Claiming the Narrative: Films as Love Letters

Passion Projects

Every film we do is, in a sense, a passion project. We bring the same level of attention and excitement to every film. But a few films are “passion projects” in the sense that we are our own client. It’s our idea, our own need, that kickstarts the project. 

We believe in projects that stretch us, that broaden our imaginations, that tell the kind of stories that make us feel something deeply. Building those muscles, pursuing that kind of film, makes us the kind of filmmakers we want to be on every project.

From Josh Henry’s award-winning short film Carry Me Home, to Andrew Bilindabagabo’s in-progress documentary Let Them Live, we’re committed to telling the stories that spark our film community’s interest and emotions.

Reading, PA, and Sebastian Nieves

Sebastian Nieves is one of the best and most driven cinematographers we know. We’re lucky to collaborate with him on a growing number of projects, and to count him part of our network and community. 

He lives in Reading. It’s a diverse, welcoming, and beautiful place. It also has a reputation among the other cities in the area that he wanted to challenge, so he brought together a team and made a film.

As Visit Reading (Director: Andrew Bilindabago, Director of Photography: Sebastian Nieves) was in post production, I talked to Sebastian about his motivation to make this project happen, and the process of filming it.

A Love Letter to Reading

You get a weird feeling when you say “I’m from the Reading area,” and people are like, “Oh, what are you doing there?”

There’s too much cliche behind it. It’s like saying “I’m Columbian,” and getting, “Oh, you deal with cocaine?” So there’s that tie, for me – being from Columbia to being from Reading – the misconceptions. You start building a resistance towards it, but after a while you go, “let me do something about this. Let me paint a better picture of Reading.”

I consider Reading home. When you think of home, you don’t think of a poor place, you don’t think of a dangerous place.
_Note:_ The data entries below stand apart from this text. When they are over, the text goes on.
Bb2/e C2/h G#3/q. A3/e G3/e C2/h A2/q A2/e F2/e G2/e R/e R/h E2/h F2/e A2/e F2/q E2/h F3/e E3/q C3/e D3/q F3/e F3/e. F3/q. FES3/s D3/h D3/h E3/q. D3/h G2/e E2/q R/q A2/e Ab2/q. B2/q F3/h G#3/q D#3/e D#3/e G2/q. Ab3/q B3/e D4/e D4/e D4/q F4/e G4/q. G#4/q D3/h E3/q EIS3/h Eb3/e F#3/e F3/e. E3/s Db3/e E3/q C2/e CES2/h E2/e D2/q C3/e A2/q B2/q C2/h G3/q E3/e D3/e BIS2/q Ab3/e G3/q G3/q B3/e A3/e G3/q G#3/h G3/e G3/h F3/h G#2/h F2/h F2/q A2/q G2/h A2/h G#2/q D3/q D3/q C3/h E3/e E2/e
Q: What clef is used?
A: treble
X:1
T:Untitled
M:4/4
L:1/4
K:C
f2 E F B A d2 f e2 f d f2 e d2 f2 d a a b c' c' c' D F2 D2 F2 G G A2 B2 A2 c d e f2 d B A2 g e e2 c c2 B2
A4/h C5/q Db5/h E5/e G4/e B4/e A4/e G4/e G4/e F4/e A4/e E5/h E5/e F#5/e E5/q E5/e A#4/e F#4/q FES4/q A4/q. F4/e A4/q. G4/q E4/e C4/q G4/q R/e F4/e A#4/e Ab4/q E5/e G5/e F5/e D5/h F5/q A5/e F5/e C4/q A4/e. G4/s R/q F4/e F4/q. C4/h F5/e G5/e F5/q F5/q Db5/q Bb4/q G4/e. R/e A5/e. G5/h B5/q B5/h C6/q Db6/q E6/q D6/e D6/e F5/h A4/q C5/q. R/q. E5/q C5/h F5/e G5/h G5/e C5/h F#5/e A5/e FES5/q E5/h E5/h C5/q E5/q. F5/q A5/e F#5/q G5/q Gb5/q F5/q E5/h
You think of cozy and comfortable – a place of growth and good people.

I wanted to make a spot about how Reading is not what’s advertised on CNN or the articles that come out about it being the poorest city in the country and so on. I wanted this spot to highlight the good that’s in the city. 
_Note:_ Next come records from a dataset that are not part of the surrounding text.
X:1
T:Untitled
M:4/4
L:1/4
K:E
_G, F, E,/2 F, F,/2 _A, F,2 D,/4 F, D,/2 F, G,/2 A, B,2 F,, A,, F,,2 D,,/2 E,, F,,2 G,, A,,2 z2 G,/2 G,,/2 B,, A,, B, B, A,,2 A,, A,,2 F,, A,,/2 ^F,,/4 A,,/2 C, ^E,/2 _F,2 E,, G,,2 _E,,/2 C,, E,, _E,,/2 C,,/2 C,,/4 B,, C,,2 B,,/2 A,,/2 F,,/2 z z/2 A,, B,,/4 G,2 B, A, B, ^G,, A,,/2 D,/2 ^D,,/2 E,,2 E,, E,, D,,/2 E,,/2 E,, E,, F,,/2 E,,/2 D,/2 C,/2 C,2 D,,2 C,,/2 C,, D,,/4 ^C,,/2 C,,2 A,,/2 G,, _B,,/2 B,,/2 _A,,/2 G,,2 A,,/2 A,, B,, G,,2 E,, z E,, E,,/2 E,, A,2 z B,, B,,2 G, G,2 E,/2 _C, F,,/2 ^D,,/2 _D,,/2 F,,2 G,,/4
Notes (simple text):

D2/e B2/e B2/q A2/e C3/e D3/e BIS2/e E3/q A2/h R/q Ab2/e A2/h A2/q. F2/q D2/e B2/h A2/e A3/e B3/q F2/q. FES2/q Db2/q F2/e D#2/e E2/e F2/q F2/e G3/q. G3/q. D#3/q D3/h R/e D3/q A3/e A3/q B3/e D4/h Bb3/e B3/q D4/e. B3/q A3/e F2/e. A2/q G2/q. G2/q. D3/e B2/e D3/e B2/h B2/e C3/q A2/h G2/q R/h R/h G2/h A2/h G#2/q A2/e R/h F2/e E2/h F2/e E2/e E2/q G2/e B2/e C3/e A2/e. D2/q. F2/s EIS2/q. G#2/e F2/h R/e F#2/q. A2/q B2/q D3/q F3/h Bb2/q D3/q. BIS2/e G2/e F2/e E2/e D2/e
Last summer, Andrew and I were shooting a documentary and I told him I wanted to create a spot for Reading that shed a different light on it. He said he’d been wanting to do something like that for a long time, and he’d help do it. The next day I created a full 14-page treatment and shared it with him. From there we got a crew together, Lamphouse got involved, and we created the piece.
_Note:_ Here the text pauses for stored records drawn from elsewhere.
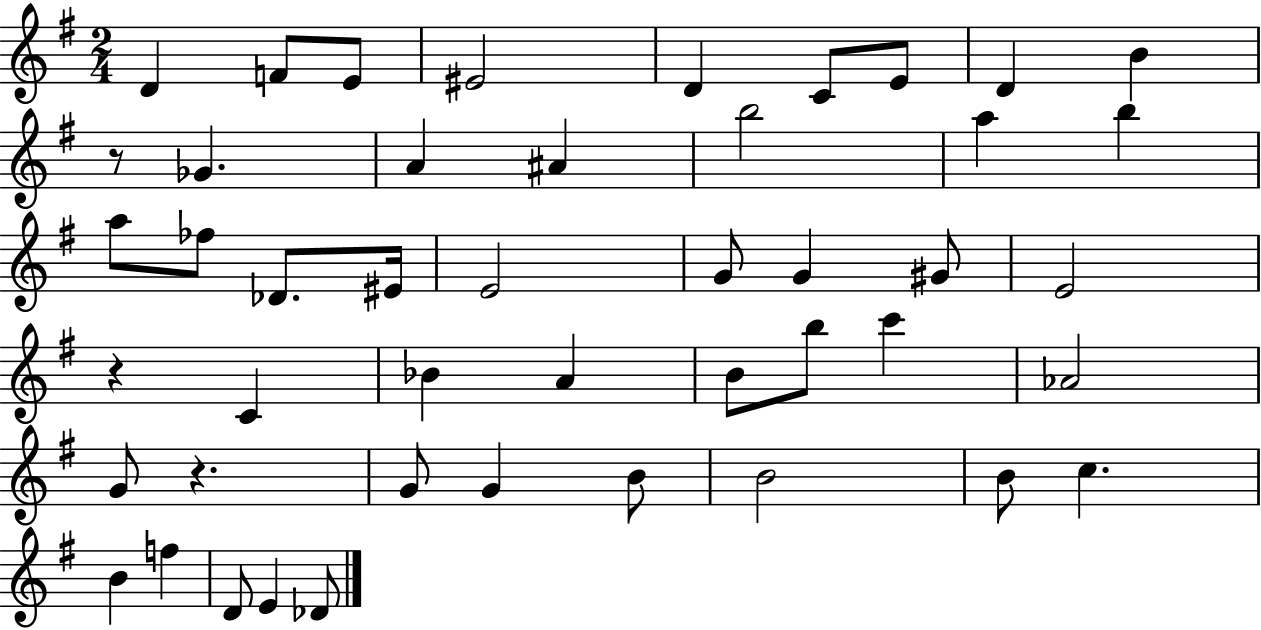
{
  \clef treble
  \numericTimeSignature
  \time 2/4
  \key g \major
  \repeat volta 2 { d'4 f'8 e'8 | eis'2 | d'4 c'8 e'8 | d'4 b'4 | \break r8 ges'4. | a'4 ais'4 | b''2 | a''4 b''4 | \break a''8 fes''8 des'8. eis'16 | e'2 | g'8 g'4 gis'8 | e'2 | \break r4 c'4 | bes'4 a'4 | b'8 b''8 c'''4 | aes'2 | \break g'8 r4. | g'8 g'4 b'8 | b'2 | b'8 c''4. | \break b'4 f''4 | d'8 e'4 des'8 | } \bar "|."
}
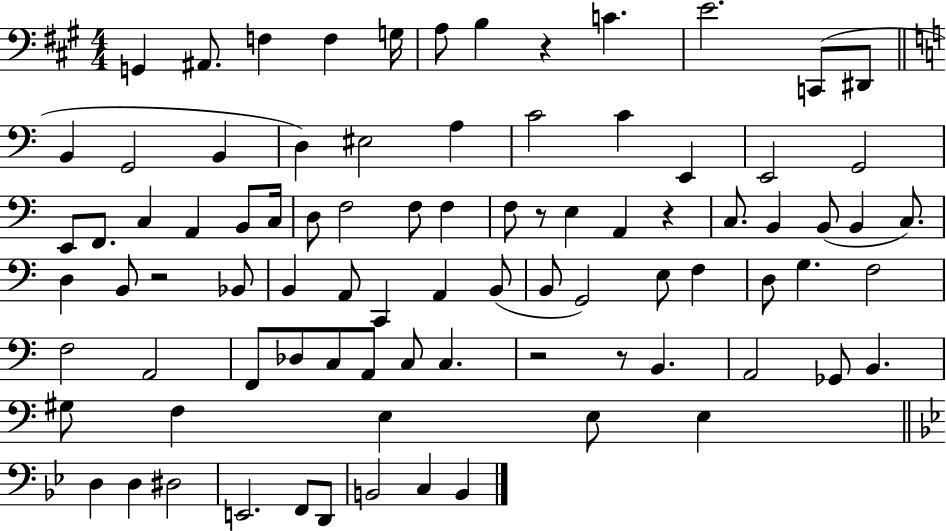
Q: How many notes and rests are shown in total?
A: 87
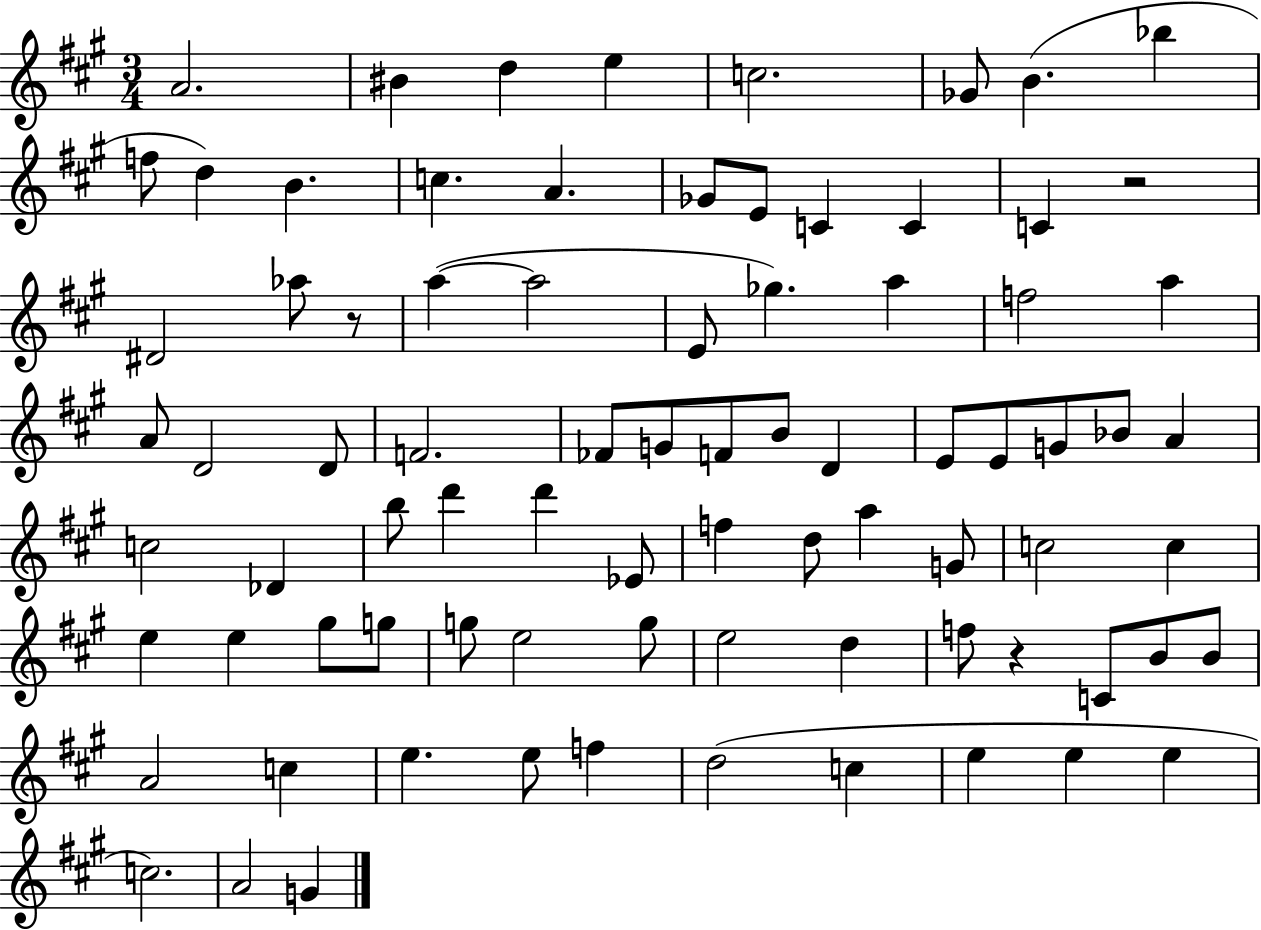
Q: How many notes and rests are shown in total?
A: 82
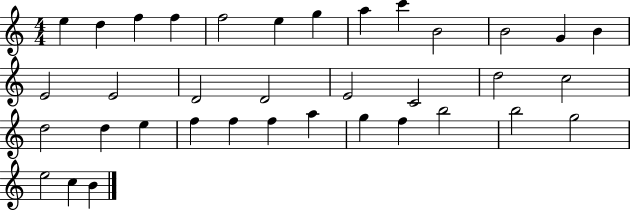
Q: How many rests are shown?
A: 0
It was very personal and it was very challenging to be able to separate myself and allow Andrew to take over that ship, as the director. That was the most challenging: trusting him that what he was doing was right, knowing when to step back and when to fight for something. And he took it to a place that I never saw before. I think that’s the beauty of filmmaking and working with a team.

The community involvement that we had in this project was phenomenal – everybody wanted to be part of it, and people were really excited about it. Those are the people we wanted to show off, because there are a lot of good people in Reading.

The Finished Product

I look at it with the eyes of a DP, so it’s very hard for me to take a step back and see it in the grand scheme of things, but in the moments that I do have clarity, I see, “Oh shit, Andrew did a phenomenal job. This is dope.” That’s what I want to feel: that it’s done well and that we did the film justice.

If one person sees this video and visits Reading because of it, then it did more than anything we could have asked for.

What’s Your Visit Reading?

There’s something to be loved about your brand, your cause, or your location – a story that hasn’t been told, or should be told with more feeling. There’s a film that touches more than selling points and product shots. There’s a film that’s personal, that matters at a deep level. 

That’s the film we want to make for you. Because every project should be a passion project.